Four Dimensions of Employee Confidence
Kenexa characterizes Employee Confidence in four dimensions, which represent the framework for stimulating confidence within the organization.

There are two sub-dimensions to Employee Confidence, Organizational Confidence and Personal Confidence. The internal part of Organizational Confidence focuses on the internal functioning of the organization (e.g. managed well, effective business processes and financial health). The external part of Organizational Confidence focuses on the environment in which the organization operates (e.g. industry health, competitiveness, attractiveness of products and services).
The internal part of Personal Confidence focuses on the employee’s future with his/her current employer and is the traditional driver of how employee loyalty was generated from the employee’s perspective (e.g. job security, promising future, preparation for future). The external part of Personal Confidence asks about the employee’s perception of what would happen to him/her if he/she had to go into the job market (e.g. skills would allow him/her to find a similar job with similar pay and others are hiring people with similar skill sets).

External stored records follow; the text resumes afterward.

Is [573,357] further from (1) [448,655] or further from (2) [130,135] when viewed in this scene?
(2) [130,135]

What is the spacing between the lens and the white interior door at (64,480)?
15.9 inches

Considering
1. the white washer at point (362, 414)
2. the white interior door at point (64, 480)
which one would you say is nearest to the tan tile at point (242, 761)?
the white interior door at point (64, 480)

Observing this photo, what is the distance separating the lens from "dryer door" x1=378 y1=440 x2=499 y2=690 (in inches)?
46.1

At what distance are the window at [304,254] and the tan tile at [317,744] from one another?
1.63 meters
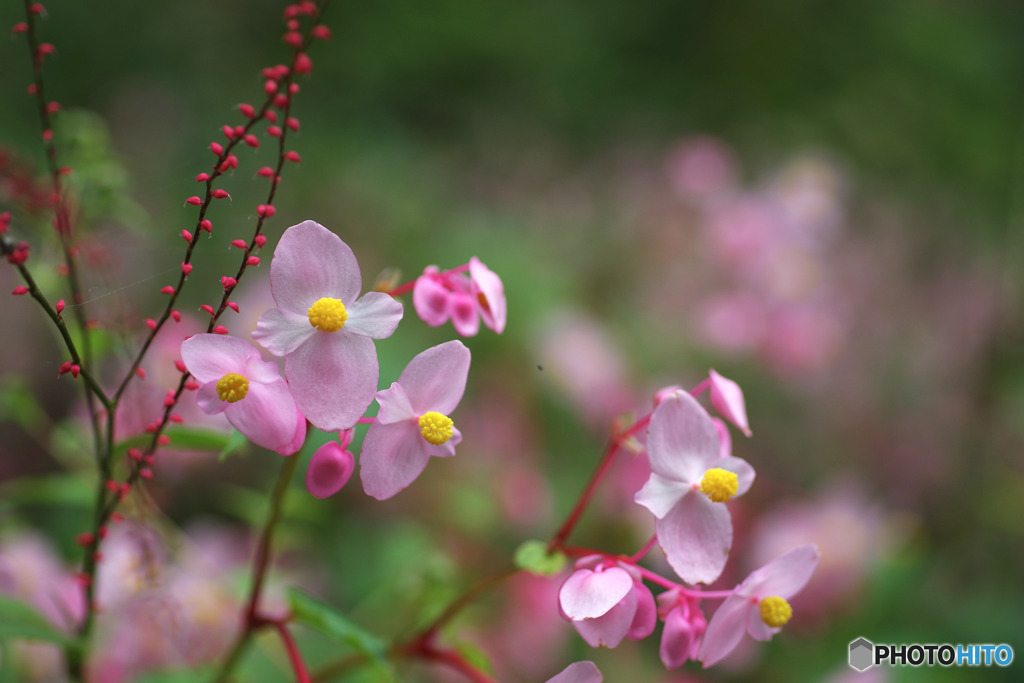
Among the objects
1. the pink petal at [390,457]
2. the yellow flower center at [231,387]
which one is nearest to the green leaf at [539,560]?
the pink petal at [390,457]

When examined within the organization, the organization as a whole, the industry in which the organization is embedded and at the country level, Measures of Employee Confidence affect and reflect:
- The employee’s own behavior
- Organizational performance
- Industry trends
- Country level macro-economic factors
Overall, Employee Confidence has been found to relate to multiple economic and business performance outcomes at the individual, organizational, industry and country levels.
Creating Employee Confidence
Given all the evidence regarding the implication of higher versus lower levels of Employee Confidence, a natural question that arises is, “What can be done to affect the levels of Employee Confidence within an organization?” The findings so far suggest that by concentrating on four key areas, an organization can impact the degree of Employee Confidence that its employees exhibit. These key areas are:
- Improving on the Way Business is Conducted
Use the current situation as a window of opportunity to improve internal processes/relationships and tackle issues that will increase effectiveness, but have been put off, and do so in a visible/communicative fashion.
- Reinvigorating the Organization’s Competitiveness
Ensure that your services/products are competitive, current and better than the competition. Understand the market and the demand for your products/services and deliver a product that will meet those needs.
- Providing Current Reassurance
Assure that organizational members can thrive in the current environment, providing reassurance where possible and communicating extensively. Create an environment of fairness and equality
- Providing Longer-Term Alternatives
Provide mechanisms (e.g. experiences, training) where individuals feel equipped to thrive/prosper in alternative environments to the current organization. The value proposition to employees is to provide skills and experience that equips them for life and a meaningful career, not for a specific job.